王強跟劉英還是鬧翻了。


    王強看不慣劉英整天折騰到半夜才迴家,洗完了澡,還要噴點兒香水,穿件細紗透亮的睡衣慢悠悠地蹭到床沿上。既不讓摸,也不許碰。就叫怎麽一迴事啊!


    她那輛紅色的新車吧,總是深夜才開迴大院,大燈晃得鄰居總要遮住雙眼。大太陽都曬到屁股了,她才從床上爬起來,又是洗澡泡浴缸,又是吹風燙頭發。等她全打扮利索了,也就到中午了。然後,也不跟婆婆打聲招唿,挎著名牌坤包,踩著高跟鞋,花枝招展地下樓,鑽進小轎車,按兩聲喇叭,“哄—哄—”地給兩腳油,繞大院兩圈,才跑到大街上。


    王強這個老婆啊,讓鄰居們眼讒,叫別人嫉妒。


    而劉英呢,也越來越看不慣王強。


    身材粗壯的大男人,腦袋瓜子一根筋,既不溫柔,也沒有什麽情趣。整天就知道聽他媽的:女人要顧家,要教育子女,要孝順老人,要延續血脈。
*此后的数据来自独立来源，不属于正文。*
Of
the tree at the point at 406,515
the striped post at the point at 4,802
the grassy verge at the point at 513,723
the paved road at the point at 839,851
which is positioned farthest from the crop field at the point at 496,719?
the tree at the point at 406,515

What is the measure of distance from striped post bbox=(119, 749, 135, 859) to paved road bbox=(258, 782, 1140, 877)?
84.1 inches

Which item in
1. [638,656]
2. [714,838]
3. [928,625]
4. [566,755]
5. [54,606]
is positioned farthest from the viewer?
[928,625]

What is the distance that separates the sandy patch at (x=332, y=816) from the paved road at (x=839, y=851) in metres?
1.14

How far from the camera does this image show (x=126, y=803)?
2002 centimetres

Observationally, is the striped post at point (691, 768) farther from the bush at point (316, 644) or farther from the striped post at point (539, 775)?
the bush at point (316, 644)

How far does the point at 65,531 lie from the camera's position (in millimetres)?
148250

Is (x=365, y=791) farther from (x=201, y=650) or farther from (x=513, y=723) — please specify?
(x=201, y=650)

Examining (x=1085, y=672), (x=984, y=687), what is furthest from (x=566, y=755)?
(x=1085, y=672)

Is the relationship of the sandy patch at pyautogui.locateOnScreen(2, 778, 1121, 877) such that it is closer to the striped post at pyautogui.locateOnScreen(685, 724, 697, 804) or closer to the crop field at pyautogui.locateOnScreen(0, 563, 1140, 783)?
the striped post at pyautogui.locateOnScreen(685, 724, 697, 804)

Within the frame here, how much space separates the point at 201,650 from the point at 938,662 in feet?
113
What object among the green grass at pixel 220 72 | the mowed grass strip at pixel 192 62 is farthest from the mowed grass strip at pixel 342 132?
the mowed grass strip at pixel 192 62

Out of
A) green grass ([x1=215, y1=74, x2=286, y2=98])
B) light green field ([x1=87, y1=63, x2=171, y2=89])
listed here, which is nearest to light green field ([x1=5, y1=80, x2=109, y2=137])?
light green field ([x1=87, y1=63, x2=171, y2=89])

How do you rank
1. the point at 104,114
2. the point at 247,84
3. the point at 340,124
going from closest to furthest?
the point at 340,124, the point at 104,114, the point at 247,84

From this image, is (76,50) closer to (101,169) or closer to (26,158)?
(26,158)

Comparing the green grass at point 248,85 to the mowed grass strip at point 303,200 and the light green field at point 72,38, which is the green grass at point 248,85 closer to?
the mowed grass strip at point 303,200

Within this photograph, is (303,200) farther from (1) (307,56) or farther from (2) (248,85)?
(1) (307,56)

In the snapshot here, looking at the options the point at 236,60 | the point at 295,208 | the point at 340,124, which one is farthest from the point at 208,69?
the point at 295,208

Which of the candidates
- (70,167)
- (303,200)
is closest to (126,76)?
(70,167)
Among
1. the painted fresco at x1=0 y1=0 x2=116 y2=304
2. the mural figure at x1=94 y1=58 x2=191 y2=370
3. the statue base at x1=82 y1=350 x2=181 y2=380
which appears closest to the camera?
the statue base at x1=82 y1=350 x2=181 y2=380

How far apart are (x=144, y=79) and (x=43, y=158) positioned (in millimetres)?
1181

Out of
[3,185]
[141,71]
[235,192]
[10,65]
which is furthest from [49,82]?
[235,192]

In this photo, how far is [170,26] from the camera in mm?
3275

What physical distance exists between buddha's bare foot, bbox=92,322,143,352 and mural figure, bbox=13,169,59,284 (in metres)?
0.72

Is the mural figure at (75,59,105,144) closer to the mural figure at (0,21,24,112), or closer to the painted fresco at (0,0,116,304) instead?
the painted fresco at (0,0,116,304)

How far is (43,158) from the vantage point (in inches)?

    她這個婆婆啊,隻要見她迴來晚了就疑神疑鬼,白眼珠子翻著,扁著那張幹癟的嘴巴一聲不吭,叫人怪難受的。


    “劉英,我想咱們倆的事……”


    剛洗完澡,穿著薄睡衣,坐在大床旁邊的梳妝台前整理晚裝的劉英兩眼直盯著麵前的大鏡子,認真地梳理自己的波浪黑發,並且手拿一瓶林先生送給自己的法國香水,慢慢地噴灑在自己的脖子上和胸前。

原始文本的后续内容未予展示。